The search began for a new place. They wanted walkability and bikeability, so they hewed close to the city center they knew: Capitol Hill, Madrona, Madison Park. But a couple weekend drives through Mount Baker—its diversity, its familial feel, parents teaching their kids to ride bikes, denizens walking their dogs—opened them up to the neighborhood, and when they found a modern, four-story home a quick walk from the light rail station and Lake Washington, they fell in love. It was a house built on spec that seemed made just for them.
John Trieger of JT Architecture designed the home to blend with the land and the neighborhood. Yet he had to meet the rigorous passive-model environmental standards that builder Dwell Development demanded: a five-star Built Green certification—triple-paned windows, thickly insulated walls, heat-recovery ventilation, airtight sealing. With solar panels the house could achieve near net zero energy cost.
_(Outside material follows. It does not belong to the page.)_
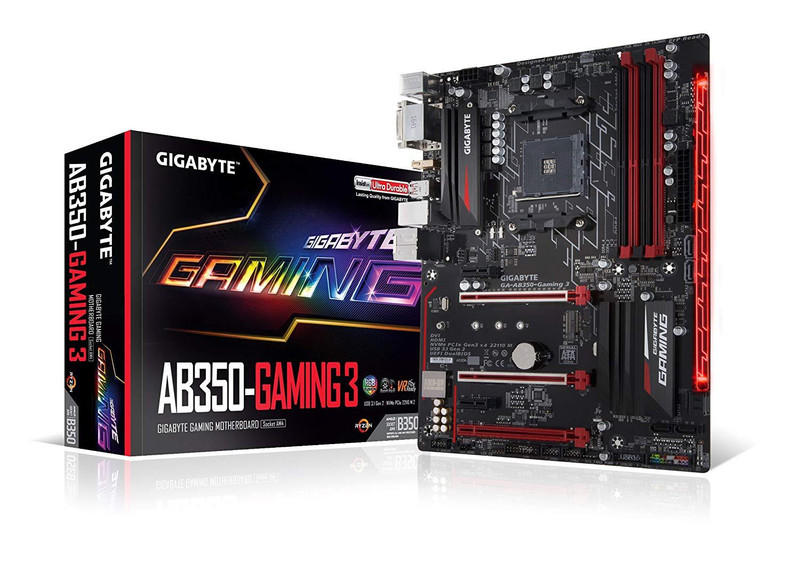 Gigabyte GA-AB350-Gaming 3 - AMD AM4 ATX Motherboard - اللوحة الأم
The house is integrated into the 20-foot incline it’s built on.
Image: Tucker English
From a design standpoint, its plot of land, previously undeveloped, was the first hurdle: A slope rises more than 20 feet from street level to the alley behind the house. Instead of fighting the steep grade, Trieger embraced the topography, creating a bridge to the detached garage, and then introducing outdoor spaces into the structure’s four stories with decks and a grotto and a covered patio.
That vision—folding the natural world into a modern, high-functioning design—carries over into the house’s aesthetics, too. Large windows invite natural light and tree views, while century-old wood taken from an Eastern Oregon barn functions as outdoor siding and softens the design’s modern angularity so that it better melds with its Mount Baker context. “A lot of builder-boxes reflect all the high-tech stuff that’s going on in Seattle,” Trieger says, “but they forget about the natural beauty that was here originally.”

Developers repurposed siding from an Oregon barn to create a rustic sliding door; hand-hewn beams and black walnut floors soften the home’s clean modernism.
Image: Tucker English
Throughout the interior other pieces of reclaimed wood culled from around the Northwest reassert that naturalism. “Abbey, my wife, is our designer,” says Dwell Development’s Anthony Maschmedt, “and she has these guys in her call list that live out in the woods and have mills and take down old cantinas and bars.” So a maple bathroom countertop from Maple Valley, a sliding door made from that same Oregon siding, sustainably harvested Montana black walnut for the floors—each accents the clean, white-walled, contemporary layout.
Hand-hewn wood from Montana wraps around the beams that frame the house’s centerpiece, a light-filled stairwell. In a 3,180-square-foot house, stretched across four stories, Trieger knew he wanted not only to integrate stairs into the design, but to celebrate them, to make the house’s various levels cohere into a singular space through an open core.

A stairwell bathed in light is the home’s centerpiece.
Image: Tucker English
When she first considered it, Liga worried the home would be too big for a couple and their two cats. Instead, because of an elegant floorplan that merges its many levels, Liga and Ian use the whole space, and the house feels connected, to itself within, to the land it’s on—the pre-existing trees, the steep grade—and to its neighborhood. And the cats? “They love it. After living in a condo, they’ve lost weight climbing the stairs.”
Updated 10:05am on August 23, 2018 to reflect that the home was Built Green, not Green Built.